CailinDana · 19/12/2011 13:12

Just go with your instinct Birds. Some mums I know have the attitude that males are supposed to be rough and boisterous, and that hitting and rough fighting are to be expected, even encouraged Confused It comes from the idea that "real" men aren't too "sensitive" or "girly." As a teacher I've seen confused little boys being pushed into being manly by parents who come from that macho sort of background.

Of course kids will fight but they need to be taught to resolve fights without resorting to physical violence. They certainly will not be allowed to push each other around at school.

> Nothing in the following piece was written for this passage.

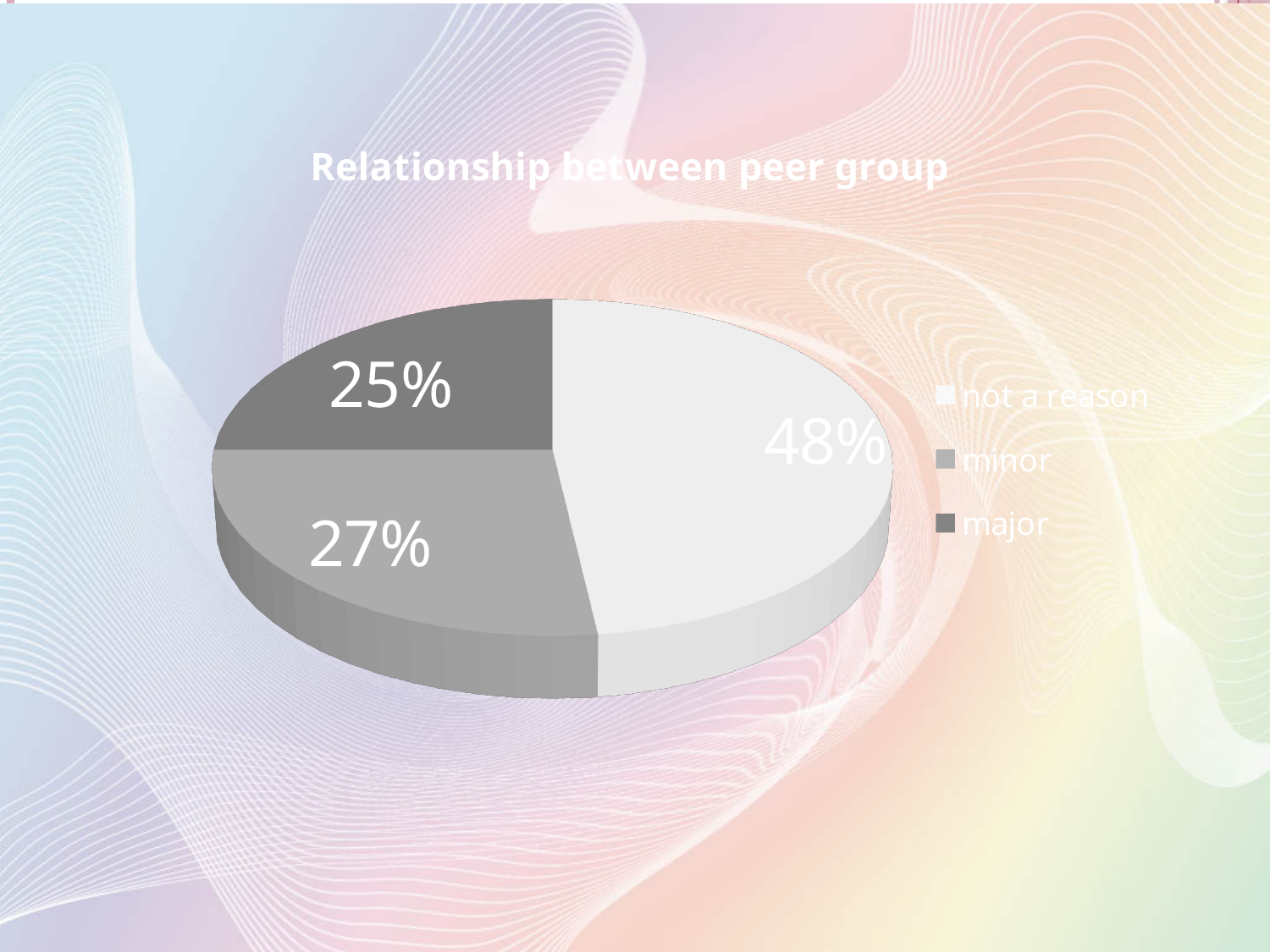
What share of the pie is labelled "minor"? 27% What share of the pie is labelled "major"? 25% What is the difference in percentage points between "not a reason" and "major"? 23 What kind of chart is shown on the slide? pie chart How many categories does the legend list? 3 Which category is shown in the darkest grey slice? major What share of the pie is labelled "not a reason"? 48% What is the title of the chart? Relationship between peer group What is the difference in percentage points between "minor" and "major"? 2 Which is larger, the share for "minor" or the share for "major"? minor Which category has the largest slice of the pie? not a reason Which category has the smallest slice of the pie? major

ChristinedePizaTinsel · 19/12/2011 13:12

Birdsnotbees - yes some children are naturally more compliant than others but an awful lot of it is to do with parenting so give yourself some credit. :)

CailinDana · 19/12/2011 13:12

X posts with Jamie, who speaks a lot of sense :)

JamieComeHome · 19/12/2011 13:14
Smile
NotJustForClassic · 19/12/2011 13:15

This reply has been deleted

Message withdrawn at poster's request.

MarthasHarbour · 19/12/2011 13:19

my DS had a toy thrown at him by a girl the same age yesterday, so it is not just the boys. again her mum was all softly saying 'darling dont do that' then showering her with praise when she apologised. getting the wrong kind of attention there i reckon - urgh

JamieComeHome · 19/12/2011 13:23

Oh yes, Martha. That's a good one.

DS2 was inclined to violence as a toddler, and I had to watch him like a hawk. He used to get a perverse reward from me getting too het up, so hoiking him away and making him sit down while I ignored him (or leaving) worked better than screeching .

I always apologised to the other parent/child if he did manage to hit another child, though

Birdsnotbees · 19/12/2011 13:25

Jamie and Cailin - you know what, thank you. May the force be with you as well... Smile

christine aw, thanks. I am so, so proud of my DS. He is an absolute treasure - we get a lot of comments about how well-behaved he is, what good company he is, and I can take him anywhere. He has his moments like all of them but I think he's bloody wonderful. I worry so much that he will be bullied, he's had a few other kids push him about a bit at school but I've taught him to say very loudly 'you're not my friend anymore' to them and to tell a teacher, which seems to have worked.

Thanks everyone. I feel bloody awful about this, have been in tears at my bloody crapness at not standing up for the person in the world I love and adore the most. How crap am I? But I will not let this happen again, even if every bone in my passive little body is saying 'keep your head down!'. Bollocks to it. The boy comes first.